SHORT TASK 1
Convert the entries below, everything from the line containing "Is [293,379] further" down to the line containing "Is it the rocky", into a JSON list of strings with one string per line and blank lines left out.

READING PASSAGE
------

Phone number validation Android
AndroidValidationPhone NumberAndroid Problem Overview
How do I check if a phone number is valid or not? It is up to length 13 (including character +
in front).
How do I do that?
I tried this:
String regexStr = "^[0-9]$";
String number=entered_number.getText().toString();
if(entered_number.getText().toString().length()<10 || number.length()>13 || number.matches(regexStr)==false ) {
Toast.makeText(MyDialog.this,"Please enter "+"\n"+" valid phone number",Toast.LENGTH_SHORT).show();
// am_checked=0;
}`
And I also tried this:
public boolean isValidPhoneNumber(String number)
{
for (char c : number.toCharArray())
{
if (!VALID_CHARS.contains(c))
{
return false;
}
}
// All characters were valid
return true;
}
Both are not working.

------

RECORDS SHOWN
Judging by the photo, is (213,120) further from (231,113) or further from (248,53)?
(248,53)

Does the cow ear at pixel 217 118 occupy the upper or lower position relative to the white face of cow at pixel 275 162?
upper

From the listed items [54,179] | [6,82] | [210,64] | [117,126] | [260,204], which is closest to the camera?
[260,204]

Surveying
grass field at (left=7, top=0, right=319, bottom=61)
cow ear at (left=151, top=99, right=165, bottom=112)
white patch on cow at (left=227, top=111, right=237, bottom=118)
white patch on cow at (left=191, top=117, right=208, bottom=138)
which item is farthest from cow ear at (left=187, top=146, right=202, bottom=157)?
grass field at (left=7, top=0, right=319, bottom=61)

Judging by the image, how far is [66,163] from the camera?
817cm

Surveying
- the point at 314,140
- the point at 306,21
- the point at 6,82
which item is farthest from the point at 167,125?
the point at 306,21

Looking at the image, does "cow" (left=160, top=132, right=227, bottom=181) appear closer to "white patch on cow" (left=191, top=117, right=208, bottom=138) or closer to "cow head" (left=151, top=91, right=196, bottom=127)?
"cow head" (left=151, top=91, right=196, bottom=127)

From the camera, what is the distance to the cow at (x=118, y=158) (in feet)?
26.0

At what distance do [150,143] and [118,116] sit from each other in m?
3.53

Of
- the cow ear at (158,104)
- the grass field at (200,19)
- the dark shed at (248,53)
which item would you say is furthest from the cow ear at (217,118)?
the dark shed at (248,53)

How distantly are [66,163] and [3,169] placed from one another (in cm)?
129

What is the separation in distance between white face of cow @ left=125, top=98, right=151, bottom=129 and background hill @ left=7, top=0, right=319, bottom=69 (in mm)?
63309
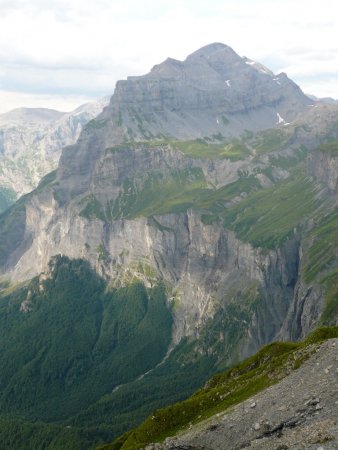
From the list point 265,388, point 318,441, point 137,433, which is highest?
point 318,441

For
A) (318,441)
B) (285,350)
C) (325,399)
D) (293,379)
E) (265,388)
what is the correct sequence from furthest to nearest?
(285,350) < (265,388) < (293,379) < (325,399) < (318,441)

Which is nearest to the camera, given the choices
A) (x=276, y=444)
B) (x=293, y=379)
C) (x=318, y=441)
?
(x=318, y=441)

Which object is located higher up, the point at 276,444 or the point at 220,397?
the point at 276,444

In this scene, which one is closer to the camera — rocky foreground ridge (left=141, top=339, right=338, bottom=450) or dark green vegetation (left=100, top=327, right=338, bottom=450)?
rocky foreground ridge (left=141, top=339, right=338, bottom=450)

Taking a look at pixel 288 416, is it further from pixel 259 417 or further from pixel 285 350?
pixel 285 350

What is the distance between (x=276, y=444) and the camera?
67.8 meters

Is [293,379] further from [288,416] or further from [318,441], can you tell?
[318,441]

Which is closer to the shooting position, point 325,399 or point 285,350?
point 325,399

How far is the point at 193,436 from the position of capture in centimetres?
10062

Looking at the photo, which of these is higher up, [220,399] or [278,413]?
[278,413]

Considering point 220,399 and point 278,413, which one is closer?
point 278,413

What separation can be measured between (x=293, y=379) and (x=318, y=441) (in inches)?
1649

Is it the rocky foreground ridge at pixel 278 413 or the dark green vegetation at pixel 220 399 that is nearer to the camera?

------

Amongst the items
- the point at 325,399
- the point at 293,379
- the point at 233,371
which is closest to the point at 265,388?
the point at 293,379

------

SHORT TASK 2
In the phone number validation post, what maximum length does the asker give for a valid phone number?

CORRECT RESPONSE 1
[
  "Is [293,379] further from [288,416] or further from [318,441], can you tell?",
  "[318,441]",
  "Which is closer to the shooting position, point 325,399 or point 285,350?",
  "point 325,399",
  "How far is the point at 193,436 from the position of capture in centimetres?",
  "10062",
  "Looking at the photo, which of these is higher up, [220,399] or [278,413]?",
  "[278,413]",
  "Considering point 220,399 and point 278,413, which one is closer?",
  "point 278,413",
  "What separation can be measured between (x=293, y=379) and (x=318, y=441) (in inches)?",
  "1649",
  "Is it the rocky foreground ridge at pixel 278 413 or the dark green vegetation at pixel 220 399 that is nearer to the camera?"
]

CORRECT RESPONSE 2
Up to 13 characters, including the + in front.